* _Selected extract_:

>>>>

AIS Region 18 (Kansas, Missouri) has a Regional Contest that parallels the National Clarke Cosgrove Contest.
AIS Region 2 (New York) have a monthly meeting for youth only, where they do an activity, not always strictly iris related, but usually related to gardening
Some local clubs have "youth only" shows -- some are judged and some are not.
Some Youth Groups work in community gardens
Other AIS Regions have special contests beside the National Youth Contests.
Some clubs concentrate on youth participation in the artistic division on iris shows.
AIS Region 13 has a Teacher Directed group of youth who are currently concentrating on the National AIS Essay Contest and National AIS Coloring Contest as a beginning. They also have an iris planting and will have guest speakers from their sponsoring Iris Club who will talk about different aspects of the iris.
There are youth groups that concentrate on making posters for their Iris Club.
Some youth groups take tours of iris gardens and/or commercial sources of the iris.
Hopefully, the above list gives examples of the many projects available for the Youth Members of AIS. The National Youth Chairperson had ideas ready for mailing to participatinig Teachers, Youth Leaders, and Youth Advisors of Local Clubs. Becoming a Youth Member is the first step to receivng bulletins, booklets, and information handouts.
Kid's Corner at Jeff Co Show
The photo below is from the JeffCo show on May 6th, 2006. A youth from this Affiliate Society had a special table where kids could color iris pictures, touch the irises, leaves, etc, look at the pollen and learn about irises. Rita Gormley thought this was very successful and the idea came from the daffodil society.
Region 21 News -- Spencer Farley
Taken from The Iris Fan, Volume 16, Number 2, Winter 2005
My name is Spencer Farley. I am twelve years old and a member of the Lincoln Iris Society in Lincoln, Nebraska. A special place in Lincoln for me is the Northeast Family Center in Whitehall Mansion.
I've grown up going to the Mansion witih my mom for meetings and for special family gatherings. Whitehall Mansion is a great old house about a hundred years old. Two new playgrounds were being donated and I wanted to help.
The installation was moved from the summer to fall during school hours. Since I couldn't help put the playground in, my mom and I tried to think of other ways to help. We came up with the idea of planting hybrid iris along the playground fence to help beautify the area.

<<<<

* _What to do_:
Transcribe the passage on iris society youth programs word for word, starting at "There are youth" and ending at "and information handouts.".

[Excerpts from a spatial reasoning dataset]
>>>>

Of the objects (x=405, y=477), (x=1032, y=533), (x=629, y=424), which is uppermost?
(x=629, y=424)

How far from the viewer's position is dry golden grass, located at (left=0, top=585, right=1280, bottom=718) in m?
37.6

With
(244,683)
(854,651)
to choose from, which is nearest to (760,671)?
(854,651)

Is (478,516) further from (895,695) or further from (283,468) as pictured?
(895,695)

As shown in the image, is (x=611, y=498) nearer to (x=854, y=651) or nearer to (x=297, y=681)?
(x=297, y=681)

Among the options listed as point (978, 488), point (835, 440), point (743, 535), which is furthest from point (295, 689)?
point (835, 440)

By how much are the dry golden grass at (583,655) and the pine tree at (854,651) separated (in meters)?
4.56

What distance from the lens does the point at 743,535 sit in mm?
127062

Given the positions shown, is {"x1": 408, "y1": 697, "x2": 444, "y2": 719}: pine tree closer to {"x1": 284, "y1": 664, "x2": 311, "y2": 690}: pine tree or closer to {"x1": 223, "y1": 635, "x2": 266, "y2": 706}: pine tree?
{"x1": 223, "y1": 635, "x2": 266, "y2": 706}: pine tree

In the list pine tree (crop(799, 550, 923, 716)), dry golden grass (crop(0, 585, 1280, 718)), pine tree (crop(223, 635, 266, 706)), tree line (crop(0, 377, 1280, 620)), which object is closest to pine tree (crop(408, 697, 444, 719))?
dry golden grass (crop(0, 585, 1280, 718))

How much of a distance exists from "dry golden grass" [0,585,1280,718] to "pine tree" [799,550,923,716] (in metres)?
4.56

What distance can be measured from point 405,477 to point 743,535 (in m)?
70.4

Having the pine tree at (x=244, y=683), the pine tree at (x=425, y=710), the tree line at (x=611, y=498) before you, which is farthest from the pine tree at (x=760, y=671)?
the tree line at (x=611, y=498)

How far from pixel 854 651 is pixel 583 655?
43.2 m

<<<<

* _Complete response_:
There are youth groups that concentrate on making posters for their Iris Club.
Some youth groups take tours of iris gardens and/or commercial sources of the iris.
Hopefully, the above list gives examples of the many projects available for the Youth Members of AIS. The National Youth Chairperson had ideas ready for mailing to participatinig Teachers, Youth Leaders, and Youth Advisors of Local Clubs. Becoming a Youth Member is the first step to receivng bulletins, booklets, and information handouts.